TRECHO DO DOCUMENTO:
Pressionado, governo anuncia novo decreto sobre exploração mineral na Reserva Natural do Cobre e Associados (Renca)
Do WWF
Decreto mantém a extinção da Renca e apenas reforça o que já prevê a legislação ambiental para mineração em áreas protegidas; Segundo a ONG, o novo decreto para a Renca é tímido e mantém os riscos socioambientais à região.
Pressionado pela repercussão negativa causada pelo decreto que extinguiu na semana passada a Reserva Natural do Cobre e Associados (Renca), o governo anunciou nesta terça-feira (28) um novo decreto que define mais claramente as regras para a mineração na antiga reserva, um território de 47 mil quilômetros quadrados entre o Pará e o Amapá e que terá trechos de sua área – cerca de 30% do total – abertos à atividade minerária.
A área estava vedada para a extração de minérios desde a década de 1980, por iniciativa dos militares, e tem potencial para exploração de ouro, ferro, manganês e tântalo. O novo texto mantém a extinção da Renca. A diferença é que tenta deixar explícitos cuidados que devem ser tomados nas eventuais atividades mineradoras que o governo espera atrair para aquela área na tentativa de engordar o PIB nacional. A menção aos cuidados ambientais era tênue no decreto anterior.
Ao anunciar a medida, o ministro das Minas e Energia, Fernando Coelho Filho, disse que a intenção é deixar as regras para exploração mineral na região mais claras e preservar as reservas ambientais e indígenas. De acordo com o ministro, “o novo decreto destaca a importância de se manterem intactas as terras indígenas e unidades de conservação”, e propõe mecanismos para auxiliar o controle da exploração mineral na região da extinta Renca.
Nenhum paraíso
Para o WWF-Brasil, o governo acerta ao trazer para o novo texto a importância dos cuidados ambientais e sociais para a extração mineral na Amazônia. No entanto, o novo decreto apenas frisa o que a legislação ambiental já previa.
De novidade, há apenas a criação do Comitê de Acompanhamento das Áreas Ambientais da Extinta Renca, no âmbito da Casa Civil da Presidência da República. “A efetividade do Comitê proposto no novo decreto depederá de uma política pública consistente para o setor da mineração, que inclua salvaguardas socioambientais e um pacto junto aos estados. E isso está longe de ser considerado no atual governo, incapaz de fazer neste momento uma mobilização que agregue os setores econômico e ambiental em torno de um projeto sustentável para a Amazônia”, disse Maurício Voivodic, diretor executivo do WWF-Brasil. Segundo a ONG, o novo decreto para a Renca é tímido e mantém os riscos socioambientais à região.
“Mais parece um esforço de retórica e comunicação do governo para fugir às críticas do que medidas que irão, de fato, garantir a sustentabilidade da atividade minerária na região”, destacou Jaime Gesisky, especialista em Políticas Públicas do WWF-Brasil, responsável pela publicação de um relatório em maio deste ano que antecipava as medidas do governo Temer para a mineração, incluindo a extinção da Renca.

REGISTROS FORNECIDOS:
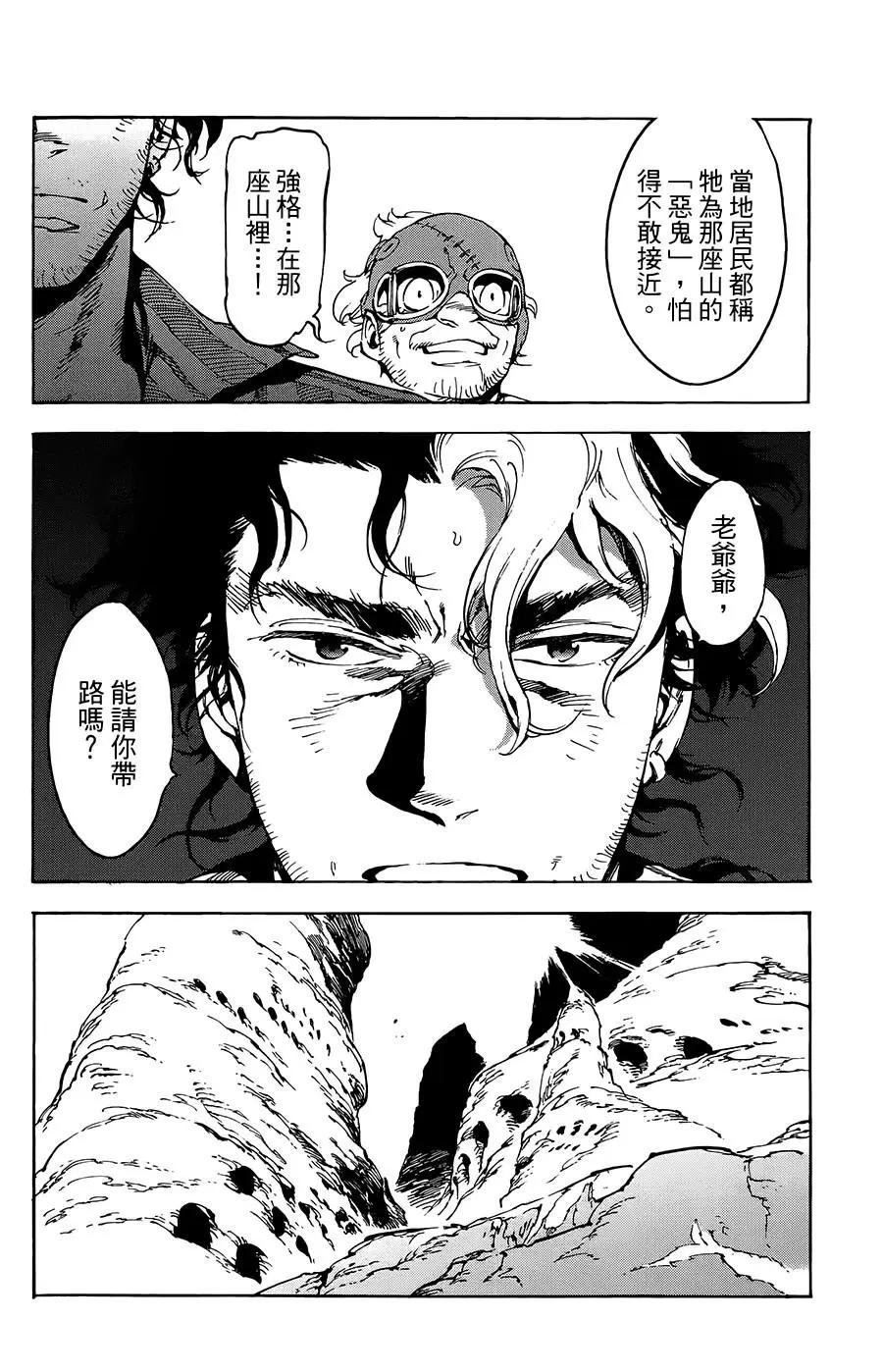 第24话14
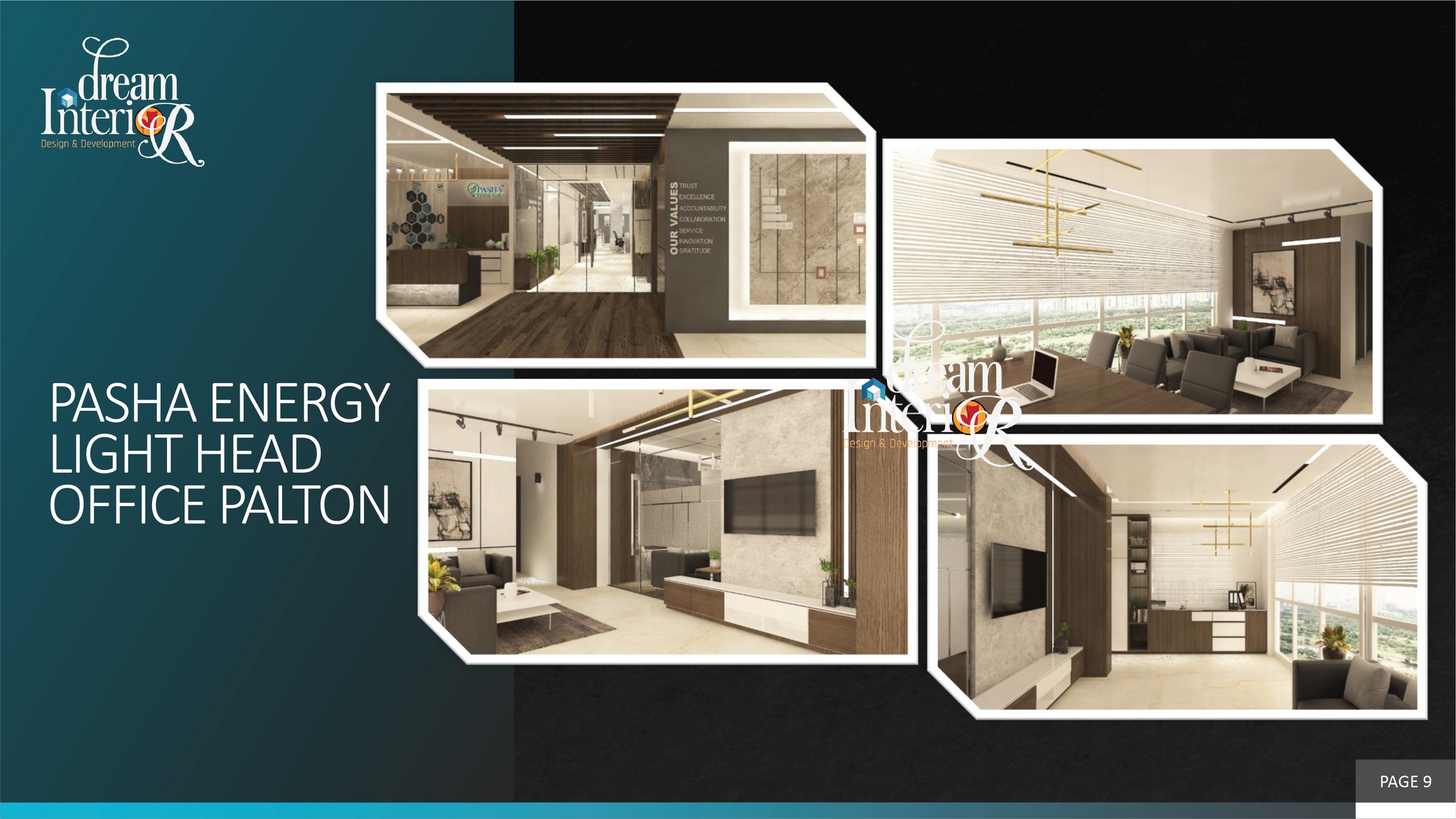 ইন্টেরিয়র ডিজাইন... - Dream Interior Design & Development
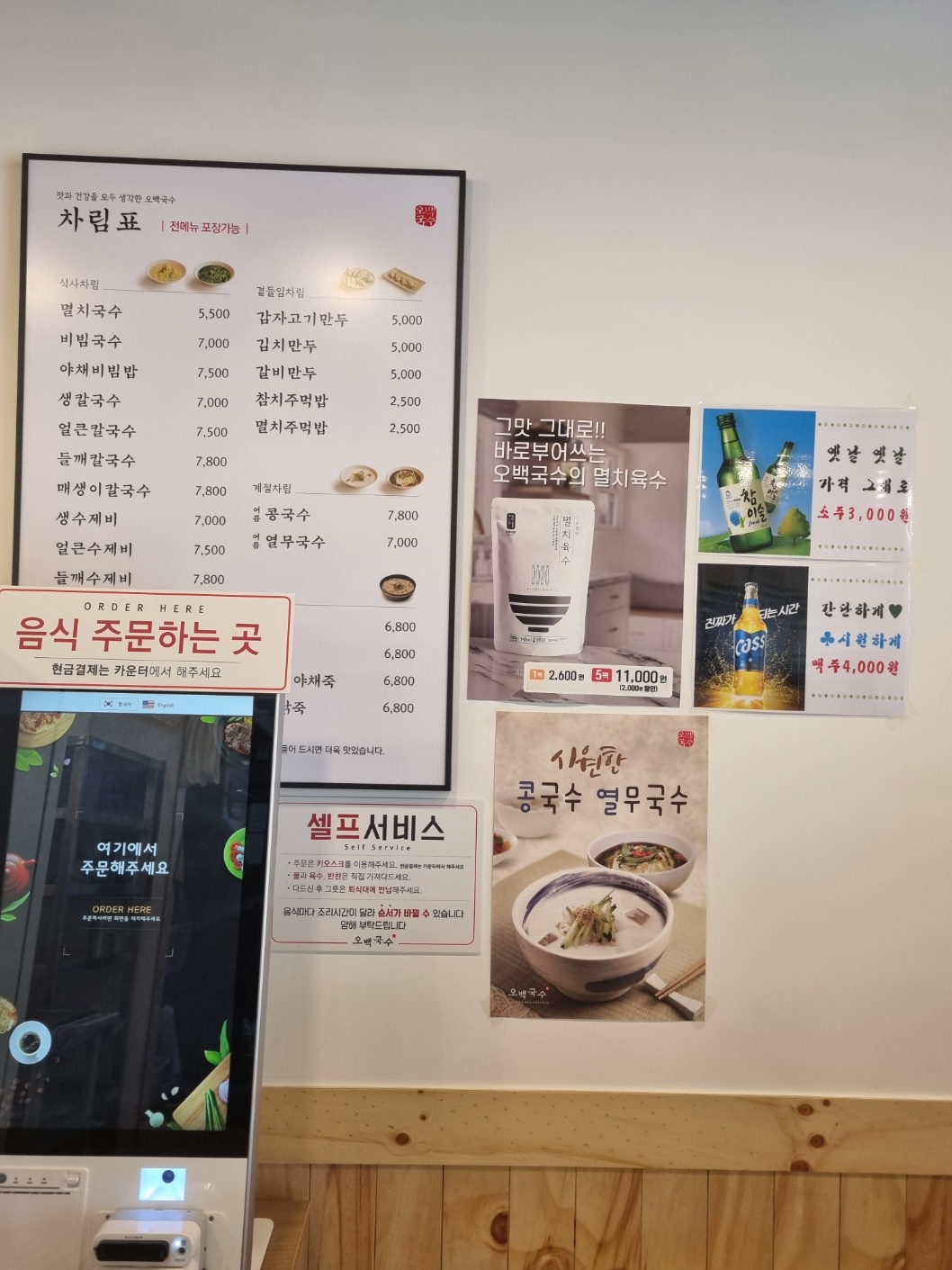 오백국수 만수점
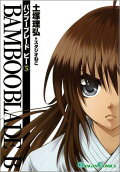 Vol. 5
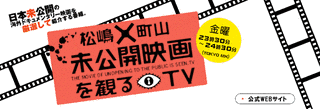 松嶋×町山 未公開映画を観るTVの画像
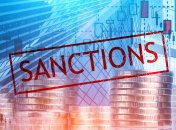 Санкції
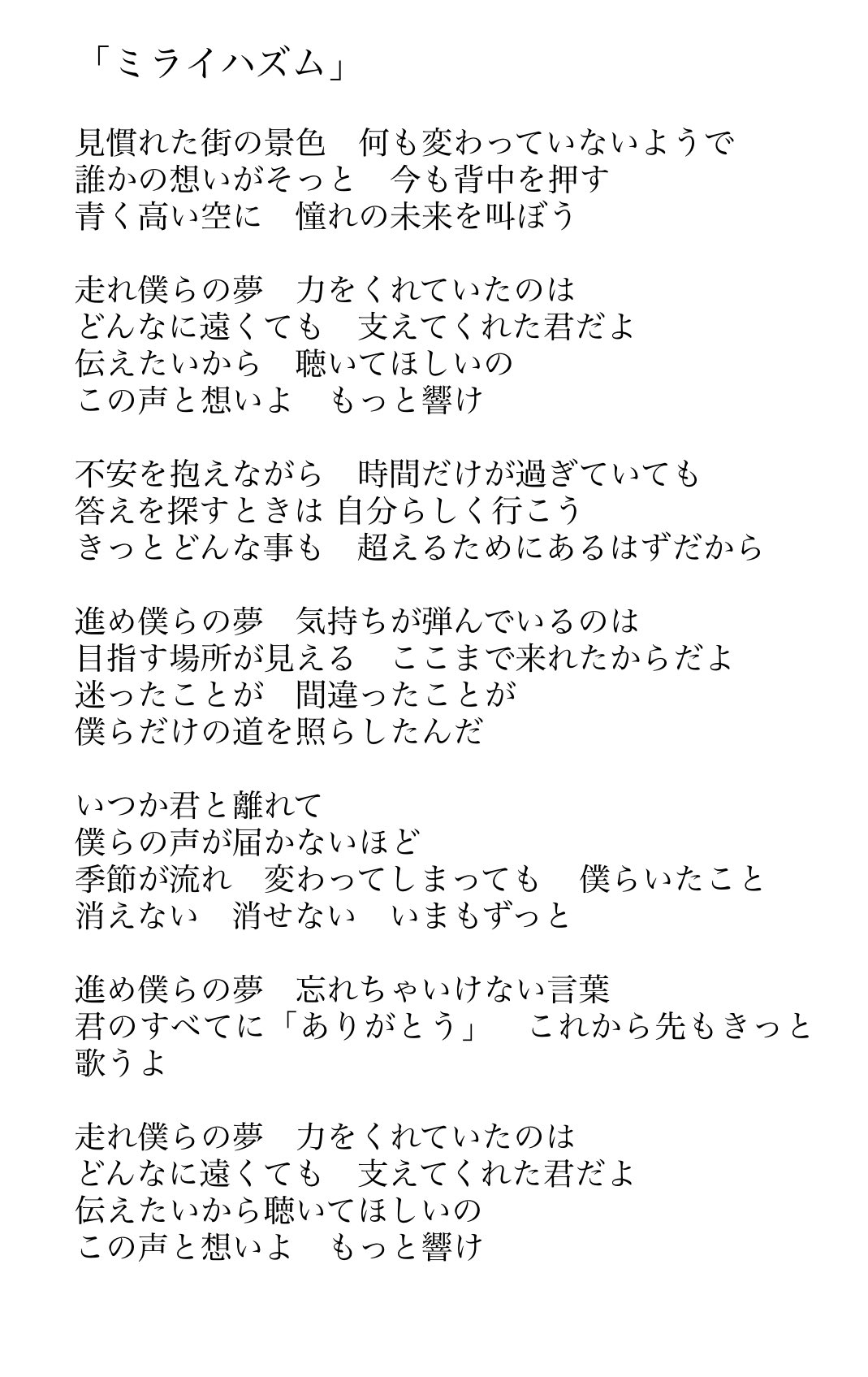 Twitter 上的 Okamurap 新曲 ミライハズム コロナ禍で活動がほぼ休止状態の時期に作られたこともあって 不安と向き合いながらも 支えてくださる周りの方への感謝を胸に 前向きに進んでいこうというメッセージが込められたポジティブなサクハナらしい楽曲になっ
* * *
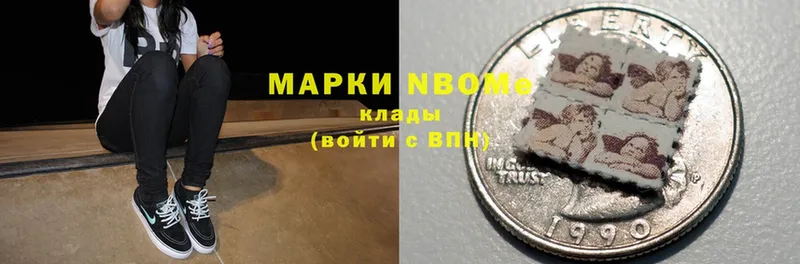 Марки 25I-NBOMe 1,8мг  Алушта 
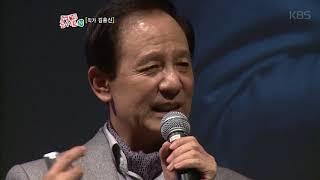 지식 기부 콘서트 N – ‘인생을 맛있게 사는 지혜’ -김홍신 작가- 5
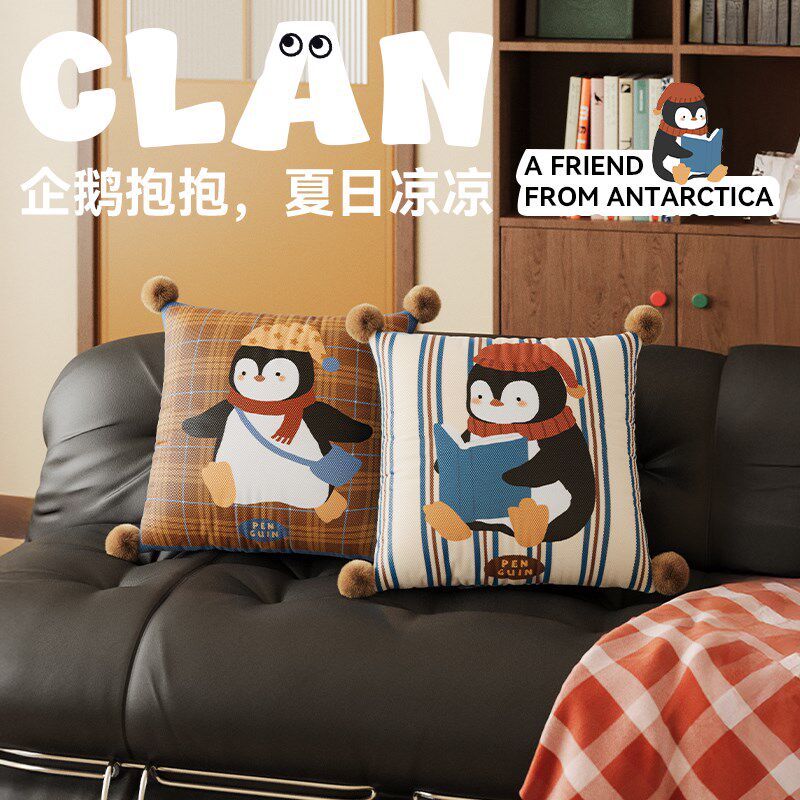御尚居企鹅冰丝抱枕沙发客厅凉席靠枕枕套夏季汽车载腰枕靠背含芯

ENUNCIADO: Reescreva o trecho da notícia sobre o novo decreto da Renca, começando em "Ao anunciar a" e terminando em "da extinta Renca.", com "região" substituído por "área".

RESULTADO:
Ao anunciar a medida, o ministro das Minas e Energia, Fernando Coelho Filho, disse que a intenção é deixar as regras para exploração mineral na área mais claras e preservar as reservas ambientais e indígenas. De acordo com o ministro, “o novo decreto destaca a importância de se manterem intactas as terras indígenas e unidades de conservação”, e propõe mecanismos para auxiliar o controle da exploração mineral na área da extinta Renca.